The last thing you want to do is get swindled out of both your digital accounts and the money you thought would get them back.
Update: Here’s GoDaddy’s side of the story. There are two requirements to file a TEAC. First, you need to be the registrar that lost the name (in this instance, GoDaddy received the name, so it wouldn’t be eligible). Second, a TEAC is filed only if the losing registrar (in this case, a company called FastDomains Inc., which provides the registration that HostMonster sells) can’t get a response from the gaining registrar in five business days.
GoDaddy says it’s always responsive to requests from losing registrars, so it hasn’t been an issue for them.
Here’s a statement from GoDaddy Domain Services Director Laurie Anderson:
Every day, we receive reports domain names have been stolen. In order to protect our customers and other users of the internet from having domain names maliciously taken, we have developed best practices. Part of those practices include verifying the identity of the complainant. For increased security, we require multiple forms of identification and if we are unable to receive that data, we are unable to provide access to the domain.
While this is no doubt a frustration for some people in some cases, it has saved countless domain names from being transferred incorrectly.
Image of ‘For Sale’ sign courtesy of Shutterstock.
I think an important missing point here to prevent this type of attacks is the use of 2-fact authentication.
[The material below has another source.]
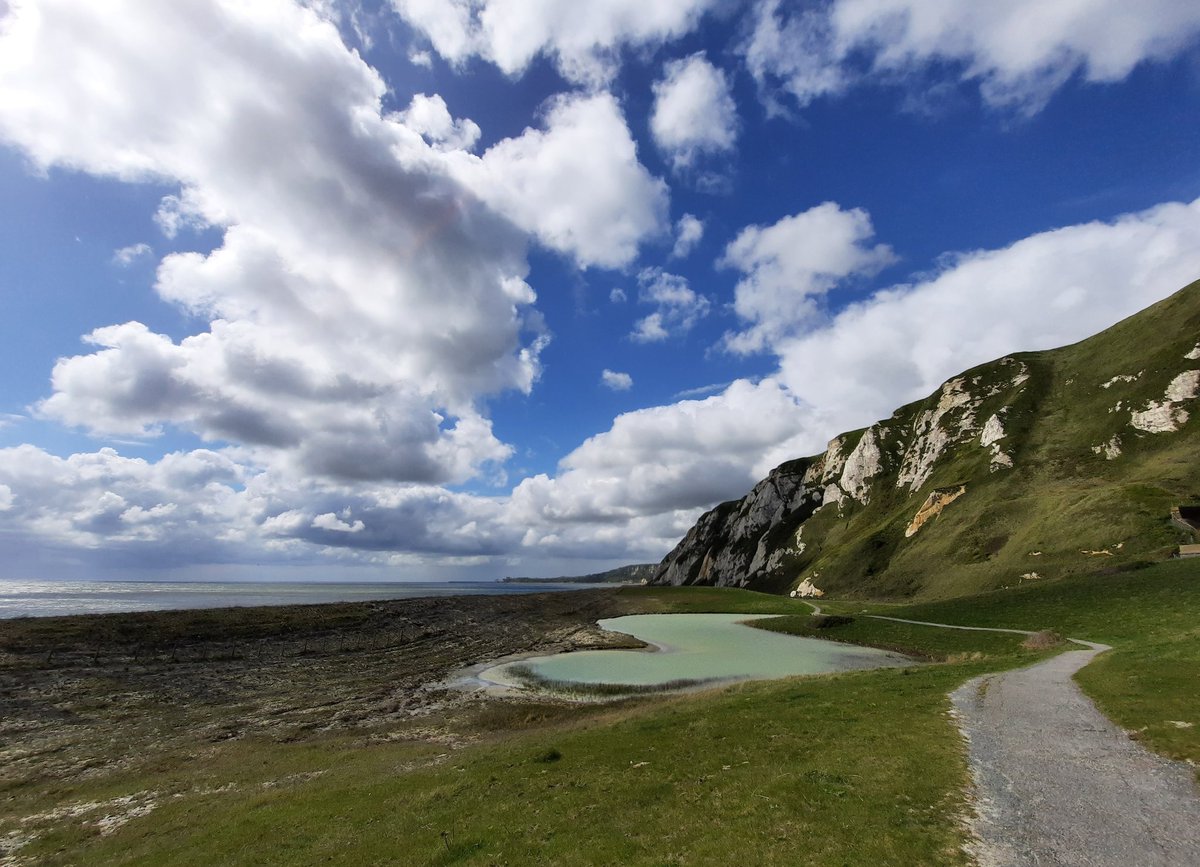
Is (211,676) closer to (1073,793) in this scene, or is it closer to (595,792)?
(595,792)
Godaddy supports it and might prevent a simple password hijacking.
Nice Article, only missing one small point. If an attacker gains access to your email, chances are they can reset passwords to most of your accounts. 2 Factor Authentication by token is probably the best option.
Thanks to both of for the input on 2FA. Absolutely spot-on, yes, it might have prevented a password-based breach if that in fact were the issue. The reason I didn’t delve very deeply into password issues is that we don’t even know for sure that a weak password was what enabled the theft. It’s only conjecture based on the fact that Jordan mentioned, in her advice, to avoid weak passwords, among a lot of other tips, and is changing hers quite frequently (not sure that’s such a good idea; if you’ve got a password with super duper entropy, why do you need to change it?)
Most security professionals I’ve heard that chime in on this topic advise you to change your passwords every 3 months, regardless of the entropy. Having a high entropy password doesn’t give you 100% protection, it just means it takes longer for the bad guys to crack. If you have a large enough botnet army though, even a high entropic password can be cracked in a couple weeks time.
That is sort of a misleading claim. If you’re using a password with the standard mix (0-9, a-z, A-Z) and it’s just 16 digits long the keyspace is mind bogglingly large. Even if an attacker could test a quadrillion passwords per second, single-handedly consuming the bandwidth of more than a thousand Internets with their login requests, it would still take a million and a half years to test the entire address space. Even if the password falls within the first 1% an attacker decides to test, the password is effectively good forever.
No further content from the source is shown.